» Extrait source

►

THE PHOENICIAN SCHEME : pourquoi Wes Anderson ne rompt-il pas avec lui-même ?

Photo du film THE PHOENICIAN SCHEME
Crédits : TPS Productions / Focus Features

Avec THE PHOENICIAN SCHEME, Wes Anderson ne rompt pas avec lui-même. Au contraire, il pousse plutôt sa grammaire jusqu’à l’extrême bord de sa lisibilité, là où le style cesse d’ordonner le monde pour commencer à l’engloutir. Il ne s’agit plus, comme dans The Grand Budapest Hotel, de sublimer le tragique par la symétrie, ni, comme dans Asteroid City, de jouer avec les couches du récit. THE PHOENICIAN SCHEME vient après tout cela et cherche à savoir ce qu’il reste quand le cadre ne tient plus.

Alors, THE PHOENICIAN SCHEME commence là où les autres s’achèvent dans l’effritement du cadre, dans la fatigue des motifs. Le style n’y sert plus à organiser le monde, mais à montrer qu’il ne tient plus, qu’il déborde, qu’il bave sur les bords. C’est un film de la saturation, de l’après-coup, de l’élégance à bout de souffle. On y regarde un univers qui continue de s’orner alors même qu’il a cessé d’y croire.

Anderson ne rompt donc pas avec lui-même, il pousse simplement son idiome jusqu’au point de rupture pour devenir une énigme graphique. THE PHOENICIAN SCHEME n’ajoute pas une pierre au monument andersonien : il en explore les fissures.

◄

» Partie données
►

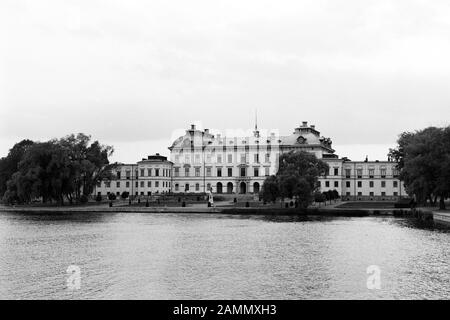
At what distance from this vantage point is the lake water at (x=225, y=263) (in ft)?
83.4

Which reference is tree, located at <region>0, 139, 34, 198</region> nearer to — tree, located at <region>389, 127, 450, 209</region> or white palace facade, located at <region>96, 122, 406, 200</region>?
white palace facade, located at <region>96, 122, 406, 200</region>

◄

» Consigne
Pourriez-vous écrire la suite de la critique sur THE PHOENICIAN SCHEME, en reprenant juste après sa dernière phrase ? Ce matériel est sans rapport avec la critique consacrée au film.

» Résultat ci-dessous
Ici, tout commence par avec Anatole « Zsa-zsa » Korda (Benicio del Toro), industriel, figure d’un capitalisme finissant, pris dans une tentative confuse mais ordonnée de rédemption paternelle. Il y a aussi cette fille, sa fille, Liesl (Mia Threapleton), religieuse, qui semble autant croire qu’attendre. Entre eux, un continent de regrets, un espace entre deux corps, deux styles de vie, mais une forme d’autorité : celle du père tout-puissant.

Mais Anderson ne cherche pas à offrir un drame classique, à poser un arc de réconciliation. Il agence, comme toujours, des motifs. Ce qui frappe ici, c’est combien ces motifs sont lestés d’une inquiétude nouvelle. La République Phénicienne, décor fictionnel méditerranéen aux accents vaguement ottomans, est un monde sous cloche, un musée politique où rien ne change vraiment, où l’extractivisme se maquille en innovation, où les élites technocratiques parlent de ceux qui sont hors du cadre.

Au cœur du récit, la bioluxite, ressource énergétique fantasmée. Elle n’existe que par ses conséquences : guerre d’influence, surveillance, isolement, exploitation. Elle est le pétrole, le lithium, le sang : l’élément qui gouverne tout. Anderson l’introduit comme on introduirait une relique ou une malédiction.

À sa manière, très douce, très ornementée, il signe ici un film profondément politique, mais politique dans le refoulé, dans le déni, dans l’élégance d’un monde qui ne veut pas s’avouer qu’il a été conquis.

Avec Anderson, on regarde surtout. Les cadres sont toujours aussi parfaits, les travellings latéraux impeccables, les costumes millimétrés, les couleurs choisies comme sur une palette de peintre. Mais quelque chose gêne. Chaque personnage est à sa place. Chacun joue le rôle qu’on attend de lui. Sauf peut-être Liesl.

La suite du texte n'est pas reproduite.